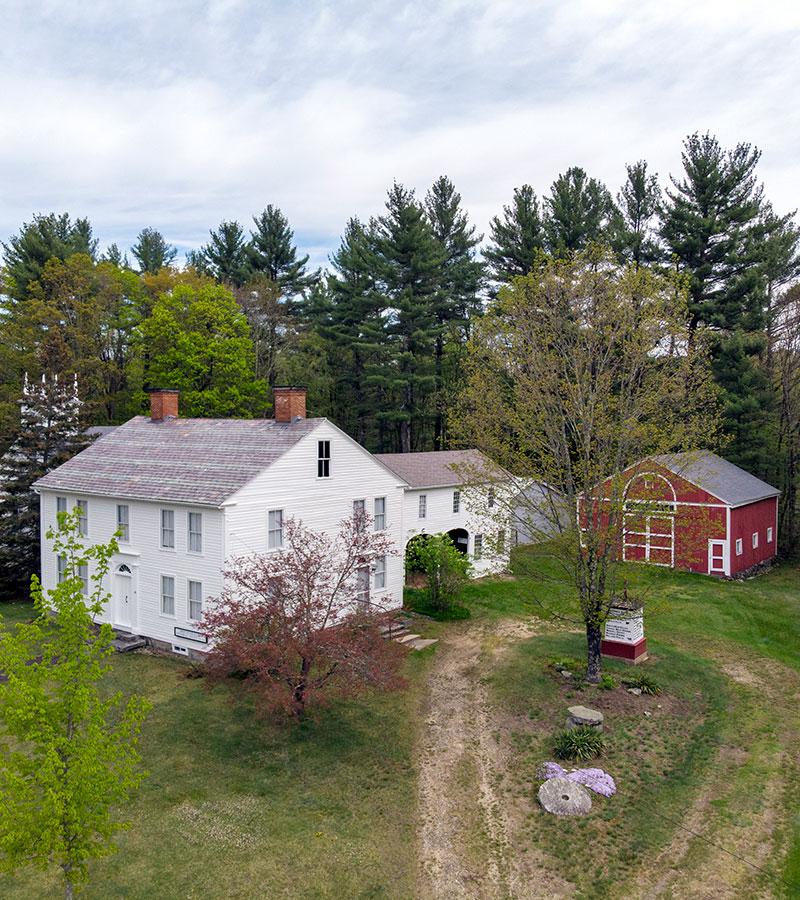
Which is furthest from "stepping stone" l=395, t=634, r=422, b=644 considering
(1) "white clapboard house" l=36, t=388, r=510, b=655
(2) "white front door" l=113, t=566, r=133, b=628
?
(2) "white front door" l=113, t=566, r=133, b=628

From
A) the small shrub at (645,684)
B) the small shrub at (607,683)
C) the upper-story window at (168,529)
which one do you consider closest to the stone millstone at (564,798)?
the small shrub at (607,683)

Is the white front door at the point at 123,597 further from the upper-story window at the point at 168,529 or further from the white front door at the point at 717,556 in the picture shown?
the white front door at the point at 717,556

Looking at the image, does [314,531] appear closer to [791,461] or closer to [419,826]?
[419,826]

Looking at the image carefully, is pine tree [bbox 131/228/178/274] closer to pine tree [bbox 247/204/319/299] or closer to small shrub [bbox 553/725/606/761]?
pine tree [bbox 247/204/319/299]

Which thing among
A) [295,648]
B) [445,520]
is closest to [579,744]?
[295,648]

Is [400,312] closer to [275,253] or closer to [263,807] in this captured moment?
[275,253]

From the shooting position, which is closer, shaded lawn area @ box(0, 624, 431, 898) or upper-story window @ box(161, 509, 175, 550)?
shaded lawn area @ box(0, 624, 431, 898)
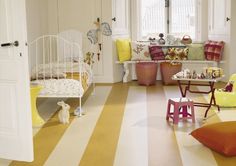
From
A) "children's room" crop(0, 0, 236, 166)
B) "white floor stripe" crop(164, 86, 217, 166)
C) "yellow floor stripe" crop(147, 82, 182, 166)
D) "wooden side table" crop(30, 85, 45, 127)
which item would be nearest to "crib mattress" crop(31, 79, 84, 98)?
"children's room" crop(0, 0, 236, 166)

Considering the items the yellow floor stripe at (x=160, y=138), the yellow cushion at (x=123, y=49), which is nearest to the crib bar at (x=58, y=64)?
the yellow cushion at (x=123, y=49)

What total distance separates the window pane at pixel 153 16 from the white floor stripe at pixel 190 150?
404 cm

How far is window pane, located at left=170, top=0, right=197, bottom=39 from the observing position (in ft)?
26.3

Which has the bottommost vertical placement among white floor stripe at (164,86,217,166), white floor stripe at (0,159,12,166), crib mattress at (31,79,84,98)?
white floor stripe at (0,159,12,166)

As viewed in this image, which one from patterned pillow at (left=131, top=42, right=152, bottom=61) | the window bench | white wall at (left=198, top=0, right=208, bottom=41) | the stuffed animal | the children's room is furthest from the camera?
white wall at (left=198, top=0, right=208, bottom=41)

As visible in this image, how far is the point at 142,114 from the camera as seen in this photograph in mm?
4984

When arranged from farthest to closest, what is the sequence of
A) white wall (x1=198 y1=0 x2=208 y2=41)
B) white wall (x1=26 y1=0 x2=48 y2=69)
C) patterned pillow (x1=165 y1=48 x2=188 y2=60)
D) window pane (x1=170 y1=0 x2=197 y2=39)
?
window pane (x1=170 y1=0 x2=197 y2=39)
white wall (x1=198 y1=0 x2=208 y2=41)
patterned pillow (x1=165 y1=48 x2=188 y2=60)
white wall (x1=26 y1=0 x2=48 y2=69)

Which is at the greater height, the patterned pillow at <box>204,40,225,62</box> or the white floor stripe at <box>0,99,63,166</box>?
the patterned pillow at <box>204,40,225,62</box>

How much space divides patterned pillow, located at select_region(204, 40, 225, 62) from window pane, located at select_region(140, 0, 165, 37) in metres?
1.20

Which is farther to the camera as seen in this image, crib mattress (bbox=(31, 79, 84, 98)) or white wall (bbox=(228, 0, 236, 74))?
white wall (bbox=(228, 0, 236, 74))

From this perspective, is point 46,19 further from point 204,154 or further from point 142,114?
point 204,154

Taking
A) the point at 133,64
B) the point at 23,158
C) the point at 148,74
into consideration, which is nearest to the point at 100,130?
the point at 23,158

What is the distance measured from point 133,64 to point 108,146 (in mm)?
4129

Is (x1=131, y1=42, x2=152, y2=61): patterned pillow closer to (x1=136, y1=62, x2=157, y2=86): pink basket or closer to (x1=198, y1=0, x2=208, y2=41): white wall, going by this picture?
(x1=136, y1=62, x2=157, y2=86): pink basket
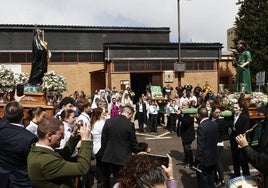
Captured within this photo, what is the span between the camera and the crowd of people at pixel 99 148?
3355 millimetres

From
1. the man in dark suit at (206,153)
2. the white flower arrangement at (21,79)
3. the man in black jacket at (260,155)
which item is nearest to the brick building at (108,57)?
the white flower arrangement at (21,79)

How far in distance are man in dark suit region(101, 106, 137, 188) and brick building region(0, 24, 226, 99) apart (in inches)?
944

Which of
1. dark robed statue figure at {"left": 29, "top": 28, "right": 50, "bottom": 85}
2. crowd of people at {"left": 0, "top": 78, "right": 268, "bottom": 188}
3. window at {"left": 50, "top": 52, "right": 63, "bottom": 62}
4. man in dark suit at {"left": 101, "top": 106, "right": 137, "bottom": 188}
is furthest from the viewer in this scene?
window at {"left": 50, "top": 52, "right": 63, "bottom": 62}

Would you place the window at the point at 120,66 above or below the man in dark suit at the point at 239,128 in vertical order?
above

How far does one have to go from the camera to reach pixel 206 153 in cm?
684

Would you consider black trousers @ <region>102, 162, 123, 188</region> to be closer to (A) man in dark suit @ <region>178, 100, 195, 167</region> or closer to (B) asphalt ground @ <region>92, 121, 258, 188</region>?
(B) asphalt ground @ <region>92, 121, 258, 188</region>

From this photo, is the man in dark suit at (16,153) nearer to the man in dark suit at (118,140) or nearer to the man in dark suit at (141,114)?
the man in dark suit at (118,140)

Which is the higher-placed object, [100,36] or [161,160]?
[100,36]

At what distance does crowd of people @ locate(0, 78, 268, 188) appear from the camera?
3.36m

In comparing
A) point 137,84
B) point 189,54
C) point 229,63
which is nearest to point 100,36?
point 137,84

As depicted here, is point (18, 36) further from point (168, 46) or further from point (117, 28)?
point (168, 46)

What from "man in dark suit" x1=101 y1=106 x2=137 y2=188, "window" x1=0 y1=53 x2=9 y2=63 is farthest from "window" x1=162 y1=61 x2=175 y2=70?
"man in dark suit" x1=101 y1=106 x2=137 y2=188

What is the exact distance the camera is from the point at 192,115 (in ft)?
32.1

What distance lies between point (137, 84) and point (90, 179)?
84.7 feet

WHAT TO DO = Please copy all of the lines above word for word, leaving the pictures out.

EXPECTED ANSWER =
Which is furthest from "stepping stone" l=395, t=634, r=422, b=644 considering
(1) "white clapboard house" l=36, t=388, r=510, b=655
(2) "white front door" l=113, t=566, r=133, b=628
?
(2) "white front door" l=113, t=566, r=133, b=628

From
A) the small shrub at (645,684)
B) the small shrub at (607,683)
C) the upper-story window at (168,529)
which one do you consider closest to the stone millstone at (564,798)?
the small shrub at (607,683)

Is the white front door at the point at 123,597 further from the upper-story window at the point at 168,529 or further from the white front door at the point at 717,556 in the picture shown?
the white front door at the point at 717,556

Looking at the image, does [314,531] appear closer to [791,461] or closer to [419,826]?
[419,826]

Looking at the image carefully, is pine tree [bbox 131/228/178/274] closer to pine tree [bbox 247/204/319/299] or closer to small shrub [bbox 553/725/606/761]?
pine tree [bbox 247/204/319/299]

Which thing among
A) [295,648]
B) [445,520]
is closest to [579,744]?
[295,648]

Is [400,312] closer to [275,253] or closer to [263,807] in this captured moment?
[275,253]

From the shooting position, which is closer, shaded lawn area @ box(0, 624, 431, 898) or upper-story window @ box(161, 509, 175, 550)?
shaded lawn area @ box(0, 624, 431, 898)
From
A) "children's room" crop(0, 0, 236, 166)
B) "white floor stripe" crop(164, 86, 217, 166)
C) "yellow floor stripe" crop(147, 82, 182, 166)
D) "wooden side table" crop(30, 85, 45, 127)
which item would be nearest to "crib mattress" crop(31, 79, 84, 98)?
"children's room" crop(0, 0, 236, 166)

Considering the items the yellow floor stripe at (x=160, y=138), the yellow cushion at (x=123, y=49), which is nearest to the crib bar at (x=58, y=64)?
the yellow cushion at (x=123, y=49)

What total distance separates the window pane at pixel 153 16 from the white floor stripe at pixel 190 150?
404 cm

How far is window pane, located at left=170, top=0, right=197, bottom=39 from the observing position (in ft)?
26.3

Which has the bottommost vertical placement among white floor stripe at (164,86,217,166), white floor stripe at (0,159,12,166), crib mattress at (31,79,84,98)?
white floor stripe at (0,159,12,166)

As viewed in this image, which one from patterned pillow at (left=131, top=42, right=152, bottom=61) | the window bench | white wall at (left=198, top=0, right=208, bottom=41) | the stuffed animal | the children's room is furthest from the camera?
white wall at (left=198, top=0, right=208, bottom=41)

As visible in this image, how far is the point at 142,114 from the camera as seen in this photograph in mm?
4984

When arranged from farthest to closest, what is the sequence of
A) white wall (x1=198 y1=0 x2=208 y2=41)
B) white wall (x1=26 y1=0 x2=48 y2=69)
C) patterned pillow (x1=165 y1=48 x2=188 y2=60)
D) window pane (x1=170 y1=0 x2=197 y2=39)
?
window pane (x1=170 y1=0 x2=197 y2=39)
white wall (x1=198 y1=0 x2=208 y2=41)
patterned pillow (x1=165 y1=48 x2=188 y2=60)
white wall (x1=26 y1=0 x2=48 y2=69)

Which is at the greater height, the patterned pillow at <box>204,40,225,62</box> or the white floor stripe at <box>0,99,63,166</box>?
the patterned pillow at <box>204,40,225,62</box>

How much space divides patterned pillow, located at select_region(204, 40, 225, 62) from window pane, located at select_region(140, 0, 165, 37) in metres?
1.20

Which is farther to the camera as seen in this image, crib mattress (bbox=(31, 79, 84, 98)) or white wall (bbox=(228, 0, 236, 74))?
white wall (bbox=(228, 0, 236, 74))

From this perspective, is point 46,19 further from point 204,154 or further from point 142,114?
point 204,154

Taking
A) the point at 133,64
B) the point at 23,158
C) the point at 148,74
into consideration, which is nearest to the point at 100,130?
the point at 23,158

What is the distance measured from point 133,64 to point 108,146 (in mm)?
4129

Is (x1=131, y1=42, x2=152, y2=61): patterned pillow closer to (x1=136, y1=62, x2=157, y2=86): pink basket or closer to (x1=198, y1=0, x2=208, y2=41): white wall, going by this picture?
(x1=136, y1=62, x2=157, y2=86): pink basket
Captured within this photo, what is the span between the camera and the crowd of people at pixel 99 148?
3355 millimetres

From
1. the man in dark suit at (206,153)
2. the white flower arrangement at (21,79)
3. the man in black jacket at (260,155)
which item is nearest to the brick building at (108,57)?
the white flower arrangement at (21,79)

How far in distance are man in dark suit region(101, 106, 137, 188) and brick building region(0, 24, 226, 99) apart (in inches)?
944

Which of
1. dark robed statue figure at {"left": 29, "top": 28, "right": 50, "bottom": 85}
2. crowd of people at {"left": 0, "top": 78, "right": 268, "bottom": 188}
3. window at {"left": 50, "top": 52, "right": 63, "bottom": 62}
4. man in dark suit at {"left": 101, "top": 106, "right": 137, "bottom": 188}
is furthest from the viewer in this scene?
window at {"left": 50, "top": 52, "right": 63, "bottom": 62}

Would you place the window at the point at 120,66 above or below the man in dark suit at the point at 239,128 in vertical order?
above

How far does one have to go from the camera to reach pixel 206 153 in cm?
684

Would you consider black trousers @ <region>102, 162, 123, 188</region> to be closer to (A) man in dark suit @ <region>178, 100, 195, 167</region> or closer to (B) asphalt ground @ <region>92, 121, 258, 188</region>?
(B) asphalt ground @ <region>92, 121, 258, 188</region>

From this photo, is the man in dark suit at (16,153) nearer to the man in dark suit at (118,140) or nearer to the man in dark suit at (141,114)?
the man in dark suit at (118,140)

Which is the higher-placed object, [100,36] or [161,160]?
[100,36]

At what distance does crowd of people @ locate(0, 78, 268, 188) appear from the camera?
3.36m

In comparing
A) point 137,84
B) point 189,54
C) point 229,63
which is nearest to point 100,36?
point 137,84

As depicted here, is point (18, 36) further from point (168, 46) or further from point (117, 28)?
point (168, 46)

What from "man in dark suit" x1=101 y1=106 x2=137 y2=188, "window" x1=0 y1=53 x2=9 y2=63 is farthest from "window" x1=162 y1=61 x2=175 y2=70?
"man in dark suit" x1=101 y1=106 x2=137 y2=188

What is the exact distance the camera is from the point at 192,115 (in ft)?
32.1

What distance lies between point (137, 84) and point (90, 179)?
84.7 feet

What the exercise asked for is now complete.